Detailed Description

In order to more clearly describe the technical contents of the present invention, the following further description is given in conjunction with specific embodiments.

The invention relates to a method for realizing cross-platform abnormal recognition translation by utilizing a hyper-parametric self-adaptive DBSCAN clustering algorithm, which comprises the following steps of (1) reporting errors in operation, and butting an intelligent service platform;

(3) displaying the result to guide the client to operate correctly;

(4) judging whether the customer is satisfied, if yes, finishing the step, otherwise, continuing the step (5) and pacifying the customer,

carrying out answering and opinion feedback;

(5) recording error reporting content;

(6) establishing a clustering algorithm model, clustering error reporting information, and converting different error reporting clusters into background operation knowledge points;

(6.1) establishing a clustering algorithm model;

(6.3) judging whether the error-reporting clustering can be solved, if so, continuing to the step (6.4); otherwise, the contact person proceeds to

Assisting processing, and continuing the step (6.4);

(6.4) filling a solution, and converting different error reporting clusters into background operation knowledge points of the intelligent service platform;

(6.4.1) filling in a solution;

(6.4.2) carrying out knowledge point duplicate checking, and if repeated, carrying out semantic tuning; otherwise, a knowledge point is newly built,

the backtracking effect is increased.

As a preferred embodiment of the present invention, the method further includes a step of a clustering algorithm, specifically including the following processing procedures:

(1-1) acquiring a data set which needs to be clustered currently;

(1-2) deleting the history model;

(1-3) tone splitting to generate trainer data;

(1-4) establishing a doc2vec training sentence vector model;

(1-5) converting the data set based on the current model;

As a preferred embodiment of the present invention, the contour coefficients in step (1) are specifically:

the profile coefficients are calculated according to the following formula:

The device for realizing cross-platform exception identification translation processing by using the hyper-parametric self-adaptive DBSCAN clustering algorithm comprises the following steps:

a processor configured to execute computer-executable instructions;

The processor for realizing cross-platform anomaly identification translation processing by using the hyper-parametric adaptive DBSCAN clustering algorithm is configured to execute computer executable instructions, and when the computer executable instructions are executed by the processor, the steps of the method for realizing cross-platform anomaly identification translation processing by using the hyper-parametric adaptive DBSCAN clustering algorithm are realized.

The computer readable storage medium has stored thereon a computer program executable by a processor to perform the steps of the above method for implementing cross-platform anomaly recognition translation processing using a hyperreference adaptive DBSCAN clustering algorithm.

In the specific implementation manner of the present invention, the technical problem to be solved is to provide a cross-platform error-reporting translation system for a terminal, which identifies and translates abnormal information occurring in business operations on the terminal into client-friendly dialect and subsequent business guidance, and assists a client, especially a new client with insufficient experience, to smoothly perform business operations such as market browsing and stock trading.

The error reporting translation system is mainly divided into two parts: the method comprises a multi-platform interactive guiding process and a clustering algorithm process.

One-platform and multi-platform interactive guide process

The error reporting translation system relates to a plurality of business parties such as clients, product managers, operators, customer service and the like in use, and the background relates to a plurality of systems such as a mobile phone, a computer terminal, an intelligent service platform operation background, a user center, a marketing center and the like. The design of the data stream is shown in fig. 1.

When a user encounters a popup report, the intelligent service platform is firstly docked, text analysis is carried out on the answer, and when a relatively matched answer exists, the answer is fed back to the client again in a popup mode, so that the client is guided to carry out correct operation. And when the customer is not satisfied with the answer or the intelligent service platform fails to analyze the error, collecting the error information.

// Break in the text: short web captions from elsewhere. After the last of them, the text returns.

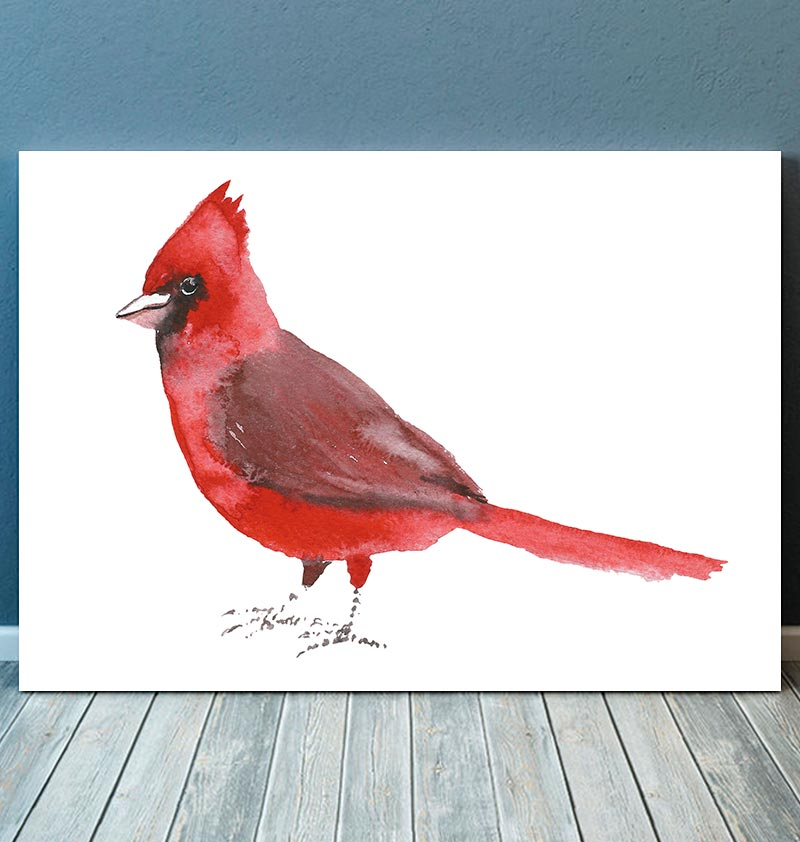 Cardinal bird illustration - Watercolor art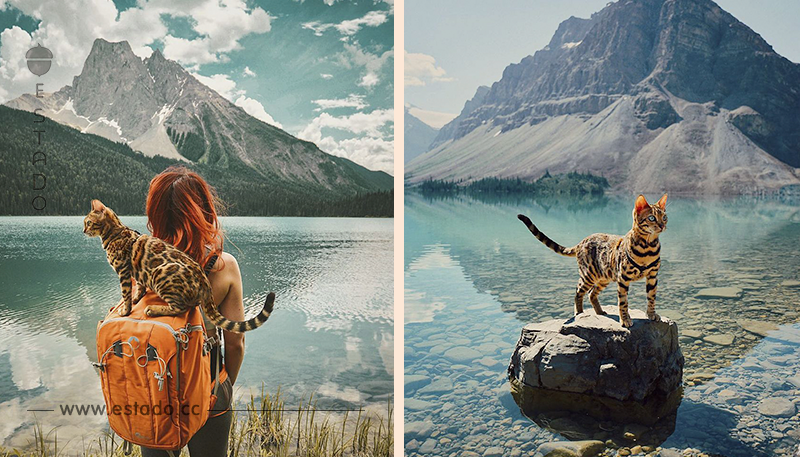 Conoce a Suki, el gato viajero que triunfa en la red • La nube de algodón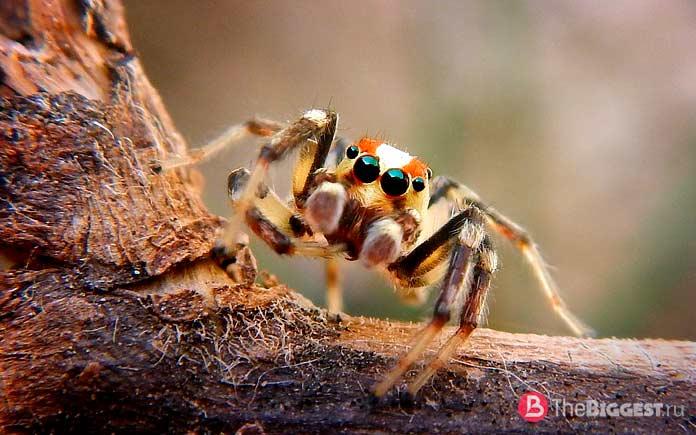 Преимущества зрения пауков. СС0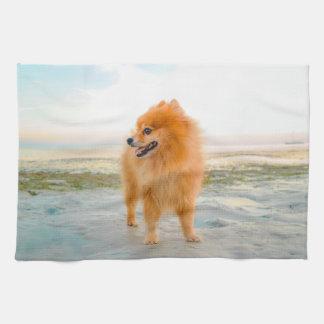 Cute Orange Pomeranian on Sandy Beach Kitchen Towel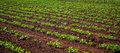 Peanut Plantation field plant Royalty Free Stock Photo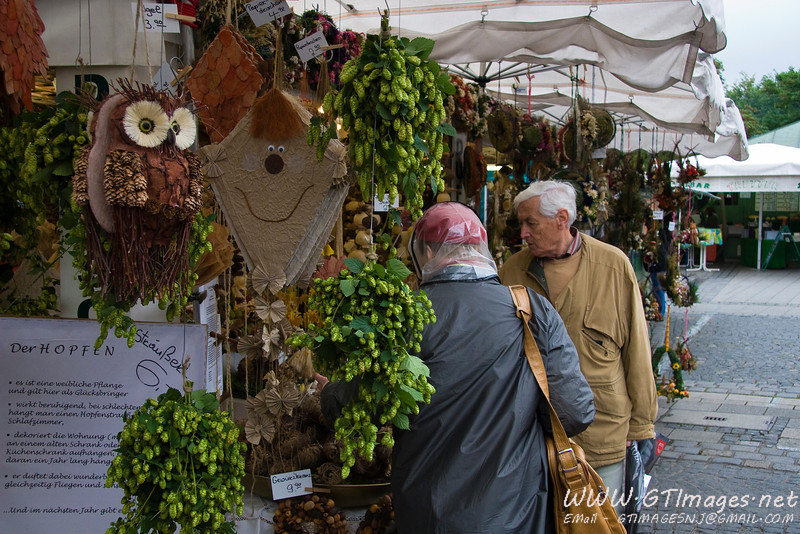 Munich, Germany (Viktualienmarkt)- Seasonal bunches of hops for sale.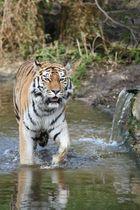 Tiger im Duisburger Zoo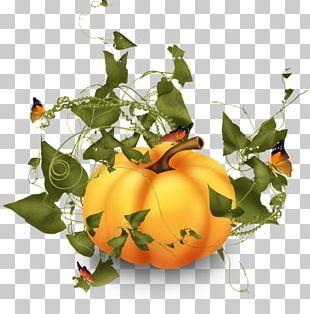 Pumpkin Squash Vegetable PNG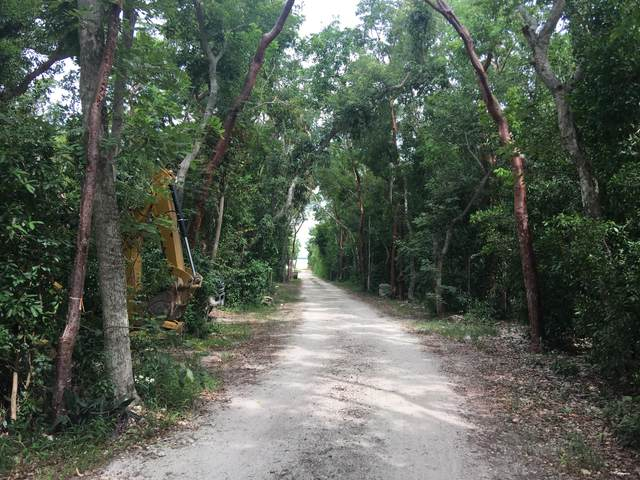 101650 Overseas Highway, Key Largo, FL 33037 (MLS #590234) :: Key West Luxury Real Estate Inc
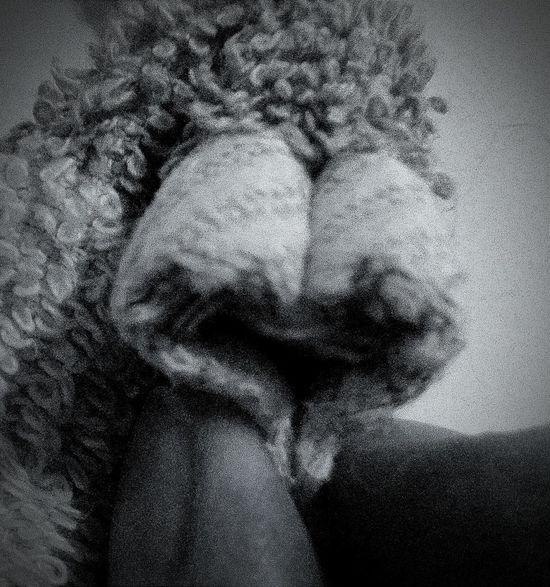 Herz Hanging Out Taking Photos Hello World Hi! Enjoying Life Shdaows Schattenspiel  Black And White Shadows & Lights EyeEm EeYem Best Shots Picoftheday Minimal Apstract Taking Photos Picture Nahaufnahme Handtuch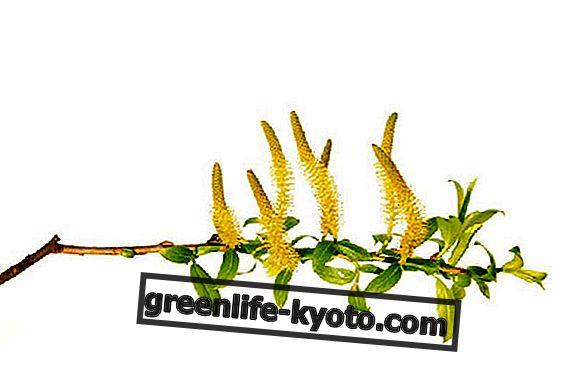 Ácido salicílico en las plantas.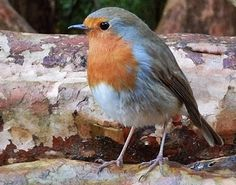 67 Not Out: Robins Comfort The Bereaved Tiny Bird, Small Birds, Colorful Birds, Pet Birds, Robin Photos, Animals And Pets, Cute Animals, European Robin, Robin Redbreast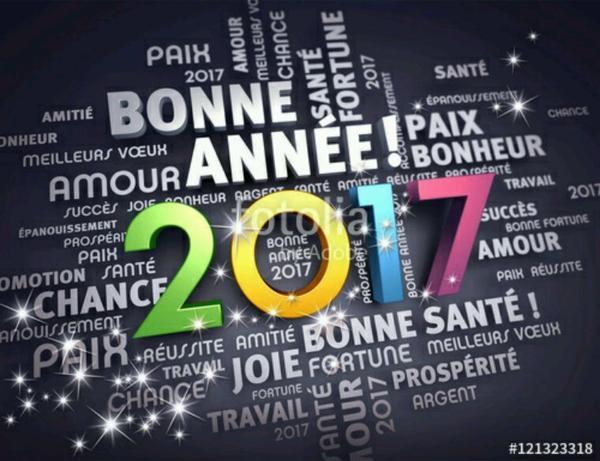 Bonne année à tous ceux que j'aime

The intelligent service platform may specifically adopt an intelligent service platform of the national taijunan company, namely a smart customer service system, or may be other service platforms with corresponding functions, which all belong to the intelligent service platforms commonly used in the field, and the technical details thereof are well known in the field and are not described herein again.

The error reporting translation system regularly clusters the collected error reporting information according to different categories, displays the result to a product manager, and the product manager and customer service operators cooperate together to convert different error reporting clusters into an intelligent service platform background operation knowledge point.

Second, clustering algorithm process

The DBSCAN algorithm is proposed by Martin Ester, Hans-Peter Kriegel et al in 1996, and is a spatial clustering algorithm based on density.

1. Eps neighborhood: an Eps neighborhood of an object p refers to a region centered on the object p and having a radius of Eps, that is:

N_Eps(p)＝{q∈D|Dist(p,q)≤Eps}(1)

in the formula, D is a data set; dist (p, q) is the distance between object p and object q; n is a radical of_Eps(p) contains all objects in the data set D that are not more than a distance Eps from object p.

2. Core object: given a dataset D, a neighborhood density threshold MinPts is set, and if there is an object p ∈ D and equation (2) is satisfied, then object p is a core object.

|N_Eps(p)|MinPts(2)

In the formula, | N_Eps(p) | represents the number of Eps neighborhood objects for object p.

The contour Coefficient (Silhouette Coefficient) is an evaluation method for evaluating the clustering effect. Originally proposed by Peter j. The method combines two factors of the cohesion degree and the separation degree, and can be used for evaluating the influence of different algorithms or different operation modes of the algorithms on the clustering result on the basis of the same original data. The calculation formula is as follows:

in the formula, a (i) represents the average value of the dissimilarity degree of the i vector to other points in the same cluster, and b (i) represents the minimum value of the average dissimilarity degree of the i vector to other clusters.

The density-based clustering algorithm is essentially to find high-density data sets in a data set, i.e., the data sets have small average distances between data points, and low-density regions exist between the high-density data sets. The DBSCAN algorithm uses the Eps and MinPts parameters to determine the threshold for partitioning the high-density data set. The original DBSCAN algorithm uses TF _ IDF word vectors based on word frequency, and semantic information of error reporting is lacked. The algorithm flow chart is shown in figure 2, a sentence vector trained by a doc2vec model based on a data set is used for replacing a TF _ IDF word frequency vector, word frequency information and semantic information of a text are covered, and then an outline coefficient is used as an adjusting and optimizing standard to automatically obtain optimal parameters so as to obtain a relatively optimal clustering result. Fig. 3 demonstrates the comparison of automatically obtaining optimal parameters in the algorithm flow.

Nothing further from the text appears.